Combatente do Taleban equipa uma metralhadora enquanto realiza patrulha pelas ruas de Cabul. Foto: Wakil Kohsar / AFP

Isto começou nos postos espalhados em áreas rurais onde os soldados morriam de fome, não tinham mais munições e as unidades da polícia foram cercadas pelos combatentes do Taleban. Elas receberam livre trânsito desde que se rendessem, deixando para trás seu equipamento, dando lentamente aos insurgentes um controle cada vez maior das estradas e em seguida de distritos inteiros. À medida que as posições entravam em colapso, a queixa era quase sempre a mesma: Não havia suporte aéreo ou os seus fornecimentos de armas e alimentos tinham acabado.

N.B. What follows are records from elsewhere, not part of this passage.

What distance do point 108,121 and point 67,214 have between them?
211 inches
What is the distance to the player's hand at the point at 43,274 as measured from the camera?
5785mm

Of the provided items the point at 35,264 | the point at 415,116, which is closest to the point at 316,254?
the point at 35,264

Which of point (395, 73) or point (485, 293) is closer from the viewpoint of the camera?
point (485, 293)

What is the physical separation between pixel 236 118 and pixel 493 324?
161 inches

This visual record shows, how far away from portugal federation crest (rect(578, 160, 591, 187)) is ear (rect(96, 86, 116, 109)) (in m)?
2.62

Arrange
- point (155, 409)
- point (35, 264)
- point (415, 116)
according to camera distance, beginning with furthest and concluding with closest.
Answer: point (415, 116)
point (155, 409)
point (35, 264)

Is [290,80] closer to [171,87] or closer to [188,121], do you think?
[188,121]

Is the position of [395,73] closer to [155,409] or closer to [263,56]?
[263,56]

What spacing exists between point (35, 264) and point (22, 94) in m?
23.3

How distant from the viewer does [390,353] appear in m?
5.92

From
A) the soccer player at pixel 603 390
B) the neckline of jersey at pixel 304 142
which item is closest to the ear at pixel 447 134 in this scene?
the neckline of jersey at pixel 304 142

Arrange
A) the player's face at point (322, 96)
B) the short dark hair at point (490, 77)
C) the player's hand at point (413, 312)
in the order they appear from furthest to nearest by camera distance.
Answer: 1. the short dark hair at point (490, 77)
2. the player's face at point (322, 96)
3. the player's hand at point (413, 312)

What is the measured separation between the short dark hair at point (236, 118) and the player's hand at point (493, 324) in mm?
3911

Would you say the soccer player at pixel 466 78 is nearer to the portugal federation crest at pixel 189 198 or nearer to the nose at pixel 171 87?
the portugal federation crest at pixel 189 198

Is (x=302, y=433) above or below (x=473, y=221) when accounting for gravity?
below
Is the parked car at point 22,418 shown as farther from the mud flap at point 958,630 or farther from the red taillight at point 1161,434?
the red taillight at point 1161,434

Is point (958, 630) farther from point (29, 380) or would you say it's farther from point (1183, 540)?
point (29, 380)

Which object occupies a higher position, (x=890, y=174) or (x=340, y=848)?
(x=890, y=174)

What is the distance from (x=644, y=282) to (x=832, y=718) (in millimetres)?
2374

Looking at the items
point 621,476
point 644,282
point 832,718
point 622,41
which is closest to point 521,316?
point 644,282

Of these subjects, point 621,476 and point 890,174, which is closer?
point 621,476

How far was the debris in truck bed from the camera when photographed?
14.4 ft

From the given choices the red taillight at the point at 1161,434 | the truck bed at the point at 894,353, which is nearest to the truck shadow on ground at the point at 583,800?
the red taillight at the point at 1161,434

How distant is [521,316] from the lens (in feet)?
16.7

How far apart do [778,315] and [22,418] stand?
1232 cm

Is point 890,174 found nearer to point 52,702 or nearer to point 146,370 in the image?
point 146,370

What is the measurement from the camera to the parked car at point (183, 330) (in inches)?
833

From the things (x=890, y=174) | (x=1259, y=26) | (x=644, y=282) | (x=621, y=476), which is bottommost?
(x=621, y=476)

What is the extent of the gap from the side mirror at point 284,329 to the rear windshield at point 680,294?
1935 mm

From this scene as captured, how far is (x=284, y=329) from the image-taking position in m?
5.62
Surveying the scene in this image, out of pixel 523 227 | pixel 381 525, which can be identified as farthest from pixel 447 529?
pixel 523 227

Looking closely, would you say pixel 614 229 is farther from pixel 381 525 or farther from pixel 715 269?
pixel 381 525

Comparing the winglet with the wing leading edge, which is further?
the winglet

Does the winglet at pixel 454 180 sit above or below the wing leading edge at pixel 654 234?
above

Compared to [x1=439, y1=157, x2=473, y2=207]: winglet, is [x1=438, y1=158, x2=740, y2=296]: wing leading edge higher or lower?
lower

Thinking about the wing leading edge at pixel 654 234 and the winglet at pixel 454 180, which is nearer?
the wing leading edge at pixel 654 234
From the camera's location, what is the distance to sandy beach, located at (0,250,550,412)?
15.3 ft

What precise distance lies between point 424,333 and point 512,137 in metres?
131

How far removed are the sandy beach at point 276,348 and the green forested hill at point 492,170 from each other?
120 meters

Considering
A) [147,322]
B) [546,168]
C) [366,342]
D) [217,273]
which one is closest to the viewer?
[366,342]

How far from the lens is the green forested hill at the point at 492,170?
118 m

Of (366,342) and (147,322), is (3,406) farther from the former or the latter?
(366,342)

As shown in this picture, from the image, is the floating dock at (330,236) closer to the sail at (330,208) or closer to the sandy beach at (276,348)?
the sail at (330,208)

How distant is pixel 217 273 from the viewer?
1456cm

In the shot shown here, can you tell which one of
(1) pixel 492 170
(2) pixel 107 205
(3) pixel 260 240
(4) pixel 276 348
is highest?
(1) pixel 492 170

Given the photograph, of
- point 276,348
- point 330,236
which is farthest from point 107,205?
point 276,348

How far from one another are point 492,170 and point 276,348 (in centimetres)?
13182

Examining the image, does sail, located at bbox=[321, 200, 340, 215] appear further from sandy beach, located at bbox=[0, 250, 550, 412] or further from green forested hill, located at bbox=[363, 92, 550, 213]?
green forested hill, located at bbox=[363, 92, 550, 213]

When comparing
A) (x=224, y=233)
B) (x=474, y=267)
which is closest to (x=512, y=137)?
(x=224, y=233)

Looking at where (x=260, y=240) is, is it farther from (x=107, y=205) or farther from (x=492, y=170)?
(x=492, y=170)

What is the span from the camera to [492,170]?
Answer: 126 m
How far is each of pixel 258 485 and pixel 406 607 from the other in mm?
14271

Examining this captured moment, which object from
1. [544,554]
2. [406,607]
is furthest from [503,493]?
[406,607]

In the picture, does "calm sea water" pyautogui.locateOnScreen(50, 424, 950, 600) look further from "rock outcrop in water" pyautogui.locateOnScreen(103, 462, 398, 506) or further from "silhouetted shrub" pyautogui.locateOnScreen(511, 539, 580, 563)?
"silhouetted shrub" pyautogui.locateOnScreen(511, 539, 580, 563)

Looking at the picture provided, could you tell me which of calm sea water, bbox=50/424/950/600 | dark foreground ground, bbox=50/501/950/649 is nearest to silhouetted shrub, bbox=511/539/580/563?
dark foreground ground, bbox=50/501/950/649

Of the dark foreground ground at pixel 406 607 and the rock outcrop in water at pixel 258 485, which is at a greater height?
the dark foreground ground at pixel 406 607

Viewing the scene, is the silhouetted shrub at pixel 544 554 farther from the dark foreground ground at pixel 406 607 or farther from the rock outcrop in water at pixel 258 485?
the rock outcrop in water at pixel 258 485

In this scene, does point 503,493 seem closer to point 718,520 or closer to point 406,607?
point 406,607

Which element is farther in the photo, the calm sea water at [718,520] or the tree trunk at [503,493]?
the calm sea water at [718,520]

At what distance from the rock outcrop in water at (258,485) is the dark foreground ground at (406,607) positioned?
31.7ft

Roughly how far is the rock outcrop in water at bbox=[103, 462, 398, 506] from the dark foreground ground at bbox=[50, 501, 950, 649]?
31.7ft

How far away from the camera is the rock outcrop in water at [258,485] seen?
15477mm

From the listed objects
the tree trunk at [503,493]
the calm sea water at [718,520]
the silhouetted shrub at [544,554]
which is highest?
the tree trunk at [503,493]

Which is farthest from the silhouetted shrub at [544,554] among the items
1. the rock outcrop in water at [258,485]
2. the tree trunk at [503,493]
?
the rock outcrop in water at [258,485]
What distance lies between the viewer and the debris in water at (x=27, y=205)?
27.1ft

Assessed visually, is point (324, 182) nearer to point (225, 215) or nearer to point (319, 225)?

Mas mesmo antes disto, a debilidade sistêmica das forças de segurança afegãs - que no papel chegavam a cerca de 300 mil pessoas, mas nos últimos dias não passavam de cerca de um sexto disso, segundo os funcionários - era visível. Este rombo pode ser atribuído a numerosas questões geradas pela insistência do Ocidente em criar um exército totalmente moderno, com todas as complexidades logísticas e de fornecimento implícitas, o que se revelou insustentável sem os Estados Unidos e os aliados da OTAN.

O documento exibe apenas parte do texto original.